Do this » Return, unchanged, the records between the line containing "Scrutinizing this photograph, of" and the line containing "0.96 metres", inclusive. Include nothing else.

Stored records »
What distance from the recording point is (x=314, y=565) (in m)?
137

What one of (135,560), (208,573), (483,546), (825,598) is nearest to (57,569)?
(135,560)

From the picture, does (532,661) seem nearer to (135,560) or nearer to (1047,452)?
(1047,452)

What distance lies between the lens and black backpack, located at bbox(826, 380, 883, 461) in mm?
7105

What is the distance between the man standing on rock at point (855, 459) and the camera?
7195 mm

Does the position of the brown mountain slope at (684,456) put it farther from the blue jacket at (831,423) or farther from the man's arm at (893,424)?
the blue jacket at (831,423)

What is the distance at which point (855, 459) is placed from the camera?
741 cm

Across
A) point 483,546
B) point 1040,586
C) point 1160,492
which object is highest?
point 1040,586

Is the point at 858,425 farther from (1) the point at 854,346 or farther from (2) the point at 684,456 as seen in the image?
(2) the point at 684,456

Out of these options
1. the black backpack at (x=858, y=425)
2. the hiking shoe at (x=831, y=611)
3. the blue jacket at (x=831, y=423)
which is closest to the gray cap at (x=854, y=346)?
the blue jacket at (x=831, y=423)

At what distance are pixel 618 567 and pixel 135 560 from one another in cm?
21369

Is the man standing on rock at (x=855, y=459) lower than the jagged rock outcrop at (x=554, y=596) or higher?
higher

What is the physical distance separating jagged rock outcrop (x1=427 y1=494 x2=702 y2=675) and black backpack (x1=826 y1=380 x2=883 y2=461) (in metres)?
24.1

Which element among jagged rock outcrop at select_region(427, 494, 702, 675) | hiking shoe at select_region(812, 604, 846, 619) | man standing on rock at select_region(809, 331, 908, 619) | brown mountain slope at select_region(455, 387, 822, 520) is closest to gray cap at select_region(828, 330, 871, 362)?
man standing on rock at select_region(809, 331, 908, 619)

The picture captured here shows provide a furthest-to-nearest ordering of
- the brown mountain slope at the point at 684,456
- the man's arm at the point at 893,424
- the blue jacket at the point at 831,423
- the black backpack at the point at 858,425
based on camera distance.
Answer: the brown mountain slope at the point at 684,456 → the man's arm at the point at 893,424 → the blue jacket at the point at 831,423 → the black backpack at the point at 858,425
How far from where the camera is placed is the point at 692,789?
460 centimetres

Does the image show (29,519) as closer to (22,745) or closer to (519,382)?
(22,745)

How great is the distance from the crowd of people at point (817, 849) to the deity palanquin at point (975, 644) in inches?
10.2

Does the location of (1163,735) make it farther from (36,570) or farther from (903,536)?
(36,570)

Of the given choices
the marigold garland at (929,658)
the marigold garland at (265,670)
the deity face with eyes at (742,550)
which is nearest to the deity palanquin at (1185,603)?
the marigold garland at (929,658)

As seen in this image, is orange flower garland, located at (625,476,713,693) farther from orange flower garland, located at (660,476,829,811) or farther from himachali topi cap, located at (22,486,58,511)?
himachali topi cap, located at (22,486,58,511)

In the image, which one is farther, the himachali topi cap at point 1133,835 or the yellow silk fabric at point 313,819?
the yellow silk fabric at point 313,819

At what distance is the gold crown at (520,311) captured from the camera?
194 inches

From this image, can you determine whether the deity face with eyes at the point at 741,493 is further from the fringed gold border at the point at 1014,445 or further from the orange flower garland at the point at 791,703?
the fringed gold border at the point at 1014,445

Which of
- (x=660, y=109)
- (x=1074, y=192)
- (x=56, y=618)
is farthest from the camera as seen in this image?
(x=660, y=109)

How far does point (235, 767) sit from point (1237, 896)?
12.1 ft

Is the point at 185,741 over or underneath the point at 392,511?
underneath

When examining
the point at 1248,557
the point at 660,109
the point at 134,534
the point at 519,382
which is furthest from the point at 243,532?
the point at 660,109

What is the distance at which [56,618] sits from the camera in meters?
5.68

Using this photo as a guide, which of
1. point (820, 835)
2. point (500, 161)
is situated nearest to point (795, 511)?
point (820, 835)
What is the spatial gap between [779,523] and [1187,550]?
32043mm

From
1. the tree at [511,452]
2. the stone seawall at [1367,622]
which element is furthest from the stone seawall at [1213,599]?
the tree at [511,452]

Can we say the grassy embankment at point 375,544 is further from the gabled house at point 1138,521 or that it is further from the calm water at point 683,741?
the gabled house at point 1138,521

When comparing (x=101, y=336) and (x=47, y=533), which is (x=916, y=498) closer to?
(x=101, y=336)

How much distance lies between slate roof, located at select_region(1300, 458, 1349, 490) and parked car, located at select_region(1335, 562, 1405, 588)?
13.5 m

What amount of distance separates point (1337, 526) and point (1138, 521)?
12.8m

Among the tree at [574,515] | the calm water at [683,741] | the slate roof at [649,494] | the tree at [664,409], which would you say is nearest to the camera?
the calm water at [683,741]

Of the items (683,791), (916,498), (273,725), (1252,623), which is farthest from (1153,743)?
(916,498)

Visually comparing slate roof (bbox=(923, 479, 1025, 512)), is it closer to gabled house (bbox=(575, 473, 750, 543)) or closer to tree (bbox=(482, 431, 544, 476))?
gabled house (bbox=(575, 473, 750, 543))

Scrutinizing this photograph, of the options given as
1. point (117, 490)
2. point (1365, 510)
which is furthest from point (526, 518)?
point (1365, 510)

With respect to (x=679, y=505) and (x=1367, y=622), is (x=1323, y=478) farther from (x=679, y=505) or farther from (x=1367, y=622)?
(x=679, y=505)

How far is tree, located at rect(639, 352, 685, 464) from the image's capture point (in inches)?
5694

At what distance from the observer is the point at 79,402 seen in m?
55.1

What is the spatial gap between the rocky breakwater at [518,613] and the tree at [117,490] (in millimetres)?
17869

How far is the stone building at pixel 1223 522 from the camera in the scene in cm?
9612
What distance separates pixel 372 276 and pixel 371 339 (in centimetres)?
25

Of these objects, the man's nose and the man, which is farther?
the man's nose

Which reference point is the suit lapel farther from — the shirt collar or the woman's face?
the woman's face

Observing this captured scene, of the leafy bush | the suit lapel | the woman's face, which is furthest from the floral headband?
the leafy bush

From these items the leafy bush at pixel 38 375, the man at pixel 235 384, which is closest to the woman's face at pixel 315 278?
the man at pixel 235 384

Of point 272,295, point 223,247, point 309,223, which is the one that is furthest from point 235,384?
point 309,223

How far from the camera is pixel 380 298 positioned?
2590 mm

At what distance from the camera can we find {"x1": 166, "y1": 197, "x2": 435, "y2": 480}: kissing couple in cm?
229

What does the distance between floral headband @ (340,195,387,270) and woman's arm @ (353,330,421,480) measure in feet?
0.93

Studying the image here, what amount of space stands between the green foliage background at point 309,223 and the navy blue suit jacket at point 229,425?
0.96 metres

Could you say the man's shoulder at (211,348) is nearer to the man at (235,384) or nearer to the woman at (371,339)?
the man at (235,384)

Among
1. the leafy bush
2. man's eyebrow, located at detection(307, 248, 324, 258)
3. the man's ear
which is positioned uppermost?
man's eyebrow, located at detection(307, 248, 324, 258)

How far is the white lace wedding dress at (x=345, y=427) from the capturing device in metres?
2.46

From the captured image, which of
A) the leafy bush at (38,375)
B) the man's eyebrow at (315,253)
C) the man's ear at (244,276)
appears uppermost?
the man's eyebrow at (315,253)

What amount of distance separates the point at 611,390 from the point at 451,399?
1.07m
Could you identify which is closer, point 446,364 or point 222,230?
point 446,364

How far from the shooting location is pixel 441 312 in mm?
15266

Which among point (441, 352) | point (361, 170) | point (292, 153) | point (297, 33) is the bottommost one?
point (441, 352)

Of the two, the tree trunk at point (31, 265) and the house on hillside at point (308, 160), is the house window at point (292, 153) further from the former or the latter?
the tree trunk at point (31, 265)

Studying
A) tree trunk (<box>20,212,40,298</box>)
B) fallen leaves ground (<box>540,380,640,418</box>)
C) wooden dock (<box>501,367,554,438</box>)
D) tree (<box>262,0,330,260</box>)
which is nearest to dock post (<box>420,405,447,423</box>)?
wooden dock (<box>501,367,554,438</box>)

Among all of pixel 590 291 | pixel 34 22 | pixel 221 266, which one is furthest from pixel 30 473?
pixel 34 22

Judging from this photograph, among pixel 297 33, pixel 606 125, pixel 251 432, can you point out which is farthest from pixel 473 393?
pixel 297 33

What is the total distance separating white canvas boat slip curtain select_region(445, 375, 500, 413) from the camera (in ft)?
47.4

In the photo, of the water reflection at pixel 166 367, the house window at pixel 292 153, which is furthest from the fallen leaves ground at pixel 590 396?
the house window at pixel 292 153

Exercise answer »
Scrutinizing this photograph, of the options given as
1. point (117, 490)
2. point (1365, 510)
which is furthest from point (526, 518)?
point (1365, 510)

With respect to (x=679, y=505) and (x=1367, y=622), is (x=1323, y=478) farther from (x=679, y=505) or farther from (x=1367, y=622)?
(x=679, y=505)

How far is tree, located at rect(639, 352, 685, 464) from the image's capture point (in inches)?
5694

At what distance from the observer is the point at 79,402 seen in m?
55.1

What is the spatial gap between the rocky breakwater at [518,613] and the tree at [117,490] (in millimetres)?
17869

How far is the stone building at pixel 1223 522 from the camera in the scene in cm?
9612
What distance separates pixel 372 276 and pixel 371 339 (in centimetres)?
25

Of these objects, the man's nose and the man, which is farther?
the man's nose

Which reference point is the suit lapel farther from — the shirt collar or the woman's face?
the woman's face

Observing this captured scene, of the leafy bush | the suit lapel | the woman's face, which is furthest from the floral headband?
the leafy bush

From these items the leafy bush at pixel 38 375, the man at pixel 235 384, which is closest to the woman's face at pixel 315 278?
the man at pixel 235 384

Of point 272,295, point 223,247, point 309,223, which is the one that is furthest from point 235,384?
point 309,223

How far from the camera is pixel 380 298 positioned?
2590 mm

At what distance from the camera can we find {"x1": 166, "y1": 197, "x2": 435, "y2": 480}: kissing couple in cm?
229

What does the distance between floral headband @ (340,195,387,270) and woman's arm @ (353,330,421,480) measure in feet?
0.93

Studying the image here, what amount of space stands between the green foliage background at point 309,223 and the navy blue suit jacket at point 229,425?
0.96 metres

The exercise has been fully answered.